Your task
Transcribe the listing that follows in full, exactly, and drop its images.

Information provided
+++
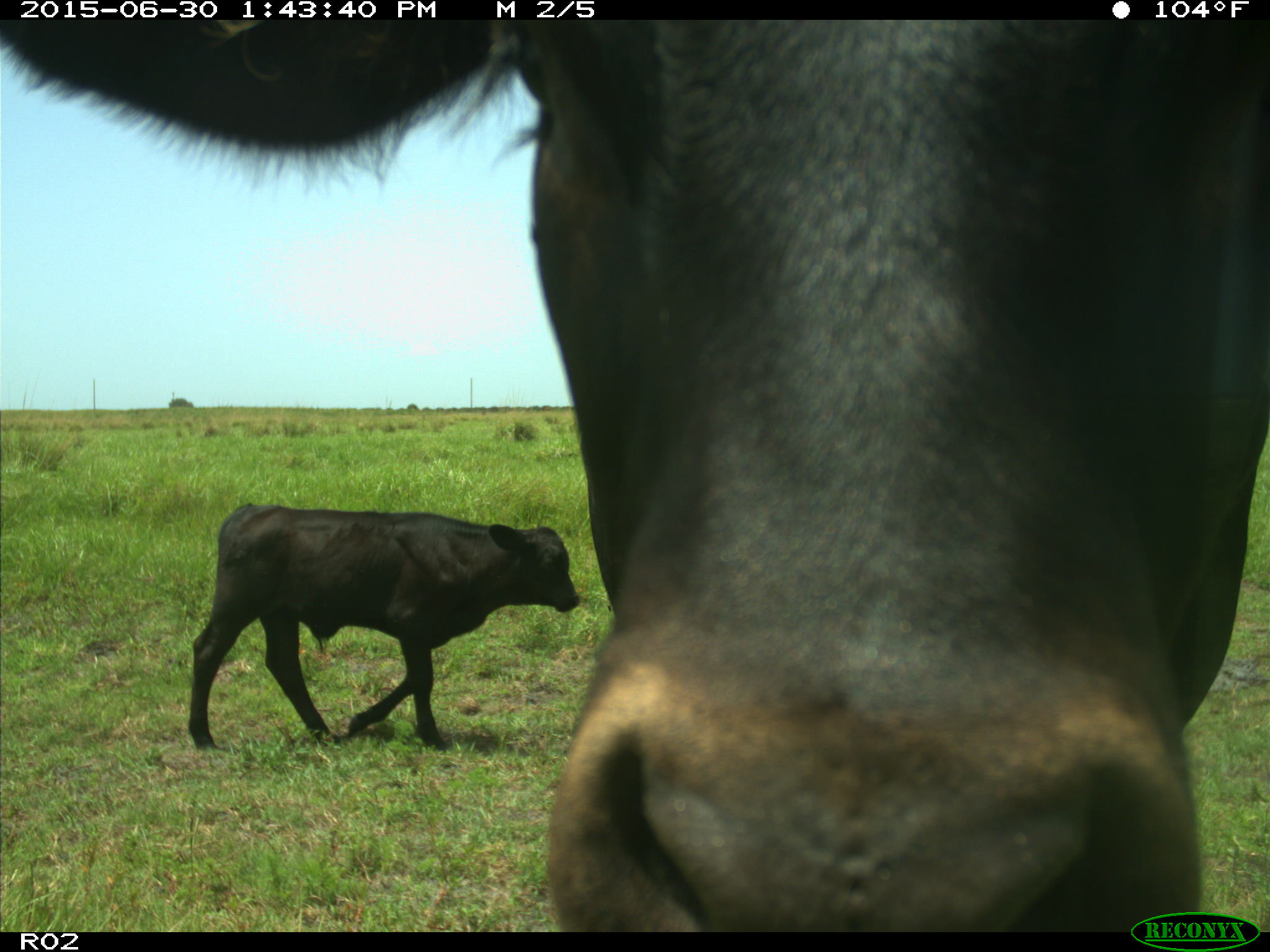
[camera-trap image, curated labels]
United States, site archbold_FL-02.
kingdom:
+++
Your response
[camera-trap image, curated labels]
United States, site archbold_FL-02.
kingdom:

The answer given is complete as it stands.